PASSAGE TO READ →
[Start of Attachment]

Each episode is written with a stand-alone story but the series is linked by one thread, a developing mystery surrounding the unexplained death of a scientist on the isolated (and fictional) Bright Island - a dramatic concession that allowed the project to secure funding as a miniseries.

The first episode introduces McCune's character, executive officer Lieutenant Kate McGregor, to the crew of the HMAS Hammersley, teases the audience with hints of a previous romance between her and the captain, sends the crew off on a boarding action to detain an illegal fishing boat and then a rescue operation on Bright Island, where the first clues in the show's mystery thread are introduced.

Ian Stenlake, best known to TV audiences as an undercover cop in Stingers, was cast as the boat's captain, Lieutenant Commander Mike Flynn. McCune, a perennial audience favourite, is his second-in-command. "The test is always, can you imagine anyone else playing them?" Di McElroy says. "Who else could play the XO like Lisa? Who else could play the commanding officer like Ian? It's on the money."

As well as Buffer, Charge and Swain, the ship's crew includes Nav (Saskia Burmeister), ET (David Lyons), Chefo (Josh Lawson) and Spider (Jay Ryan). Naval Command is manned by Commander Steve Marshall (Steve Bisley) and there are two other characters: Dr Ursula Morrell (Sibylla Budd), a scientist enveloped in the Bright Island mystery, and federal agent Greg Murphy (Christopher Stollery), who is investigating it.

McCune says she signed on because the tone of the show was heroic. "These people are all heroes and we live in a time when we need heroes," she says. "Love My Way, for example, fills a certain space in drama; other dramas fill other spaces but we are lacking a heroic drama, and one which appeals to the family. It's simple and it's not gratuitous in any way."

[End of Attachment]

INFORMATION SUPPLIED →
[Start of Attachment]

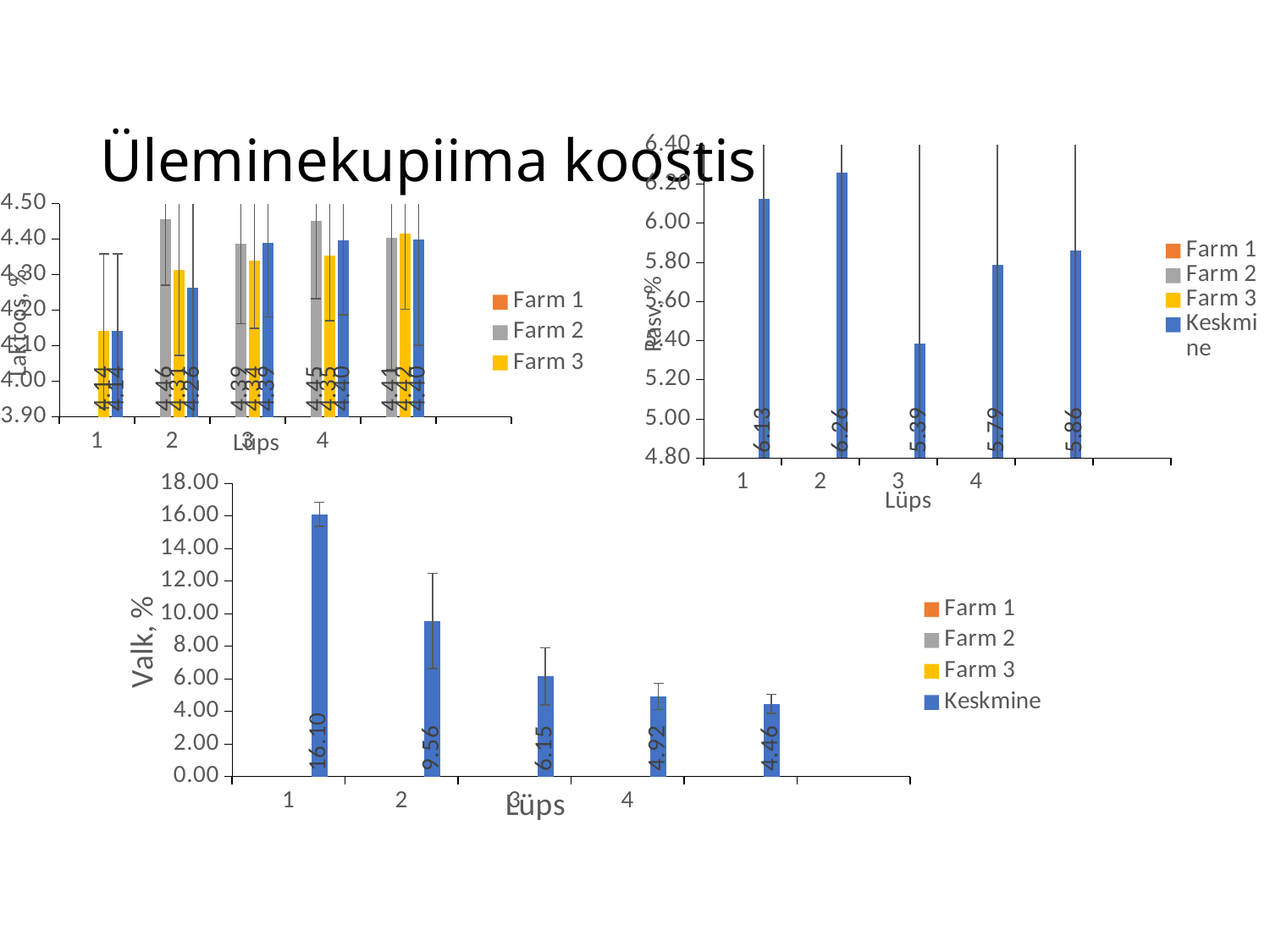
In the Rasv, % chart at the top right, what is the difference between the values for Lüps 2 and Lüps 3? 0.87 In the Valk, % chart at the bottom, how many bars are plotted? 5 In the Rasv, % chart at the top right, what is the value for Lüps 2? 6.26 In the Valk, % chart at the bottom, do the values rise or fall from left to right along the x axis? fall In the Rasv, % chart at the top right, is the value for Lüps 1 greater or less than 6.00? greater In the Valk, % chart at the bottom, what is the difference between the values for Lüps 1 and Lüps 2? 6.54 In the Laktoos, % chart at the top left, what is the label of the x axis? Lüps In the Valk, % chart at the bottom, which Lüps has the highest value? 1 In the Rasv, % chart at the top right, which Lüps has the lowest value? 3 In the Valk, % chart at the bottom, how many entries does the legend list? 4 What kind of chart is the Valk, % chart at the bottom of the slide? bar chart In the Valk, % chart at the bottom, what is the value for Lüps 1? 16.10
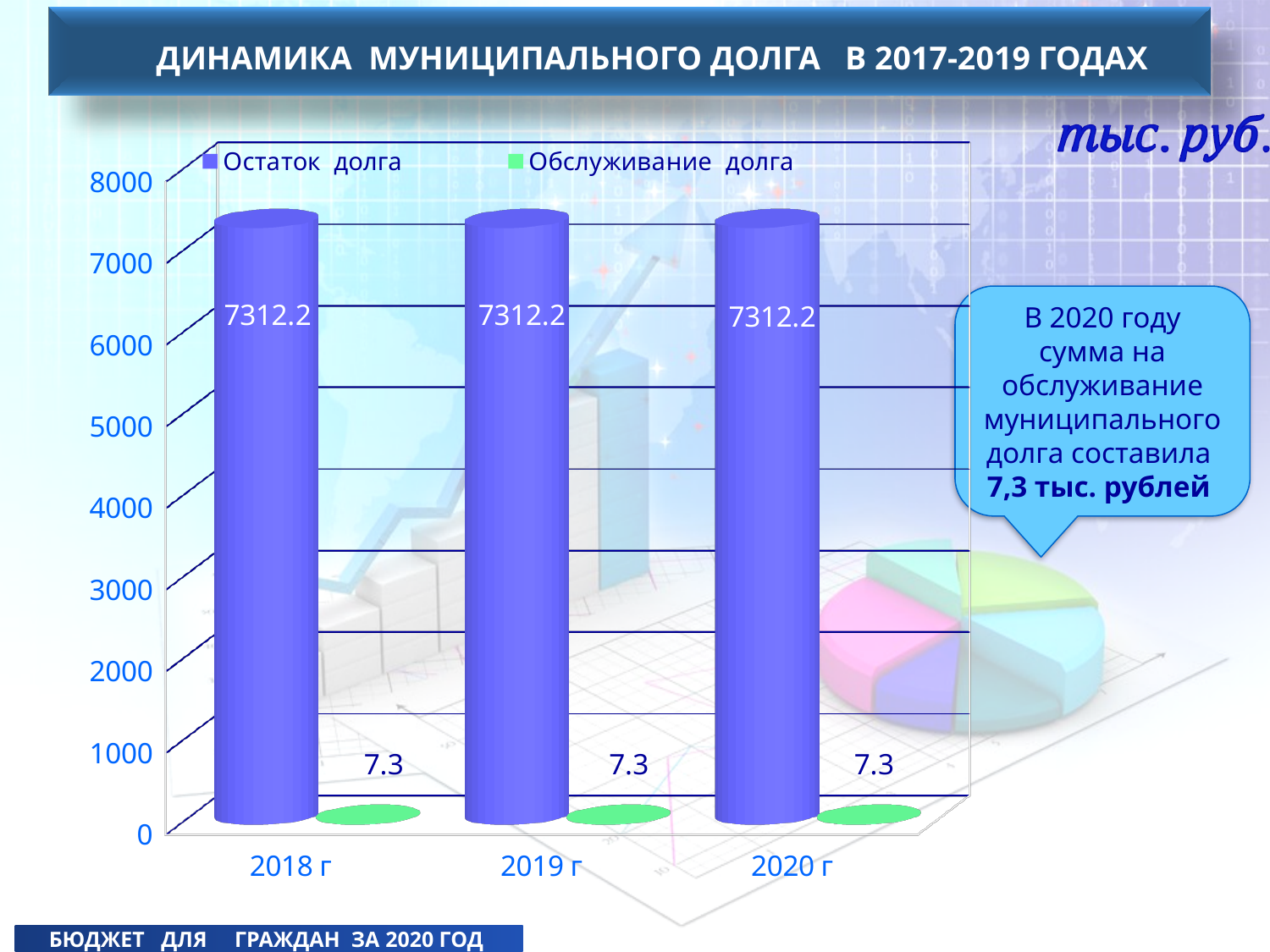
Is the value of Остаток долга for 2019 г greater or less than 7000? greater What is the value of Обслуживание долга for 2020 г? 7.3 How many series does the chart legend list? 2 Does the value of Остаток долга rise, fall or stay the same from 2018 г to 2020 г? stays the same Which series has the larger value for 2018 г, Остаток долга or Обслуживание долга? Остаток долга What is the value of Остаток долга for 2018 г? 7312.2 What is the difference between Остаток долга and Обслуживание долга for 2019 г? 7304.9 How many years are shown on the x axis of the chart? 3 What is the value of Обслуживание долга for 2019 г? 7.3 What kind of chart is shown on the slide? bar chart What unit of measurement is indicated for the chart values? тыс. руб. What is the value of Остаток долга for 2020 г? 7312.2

[End of Attachment]

WHAT TO WORK ON →
A: Rewrite the article about the naval drama series from "Each episode is" up to and including "thread are introduced.", renaming "Bright Island" to "Storm Island" throughout.
B: Take the article about the naval drama series further, picking up after its final sentence.

RESULTS →
A:
Each episode is written with a stand-alone story but the series is linked by one thread, a developing mystery surrounding the unexplained death of a scientist on the isolated (and fictional) Storm Island - a dramatic concession that allowed the project to secure funding as a miniseries.

The first episode introduces McCune's character, executive officer Lieutenant Kate McGregor, to the crew of the HMAS Hammersley, teases the audience with hints of a previous romance between her and the captain, sends the crew off on a boarding action to detain an illegal fishing boat and then a rescue operation on Storm Island, where the first clues in the show's mystery thread are introduced.

B:
Once assembled, the cast was sent for "orientation" with a real navy crew on an operational patrol boat. "They didn't get us at first; we didn't get them at first," McCune says. "They laughed at us while we were all going green. We said, 'Why don't you understand what we're trying to do here?' and by week two it all sort of worked out.

As bad as orientation was, the first day of shooting made it look like a walk in the park. "Day one was extraordinary," McCune says, pausing to laugh, of the 80-knot winds and four-metre swells that left the cast and crew stranded and unable to travel even to the Ipswich to start filming. "It was a disastrous start and we had to pull the pin. That bonded us," she says.

The bond is so strong, the McElroys say, that everyone has asked to return for a second series, ratings permitting.

"Everyone wants to come back. We're very close to them and we understand how hard they worked on the series," Hal McElroy says.

"The producers' job is to put the ingredients in close proximity and hope something happens. Lo and behold, all these elements came together and the energy they have generated is, I believe, 10 times greater than the sum of the parts."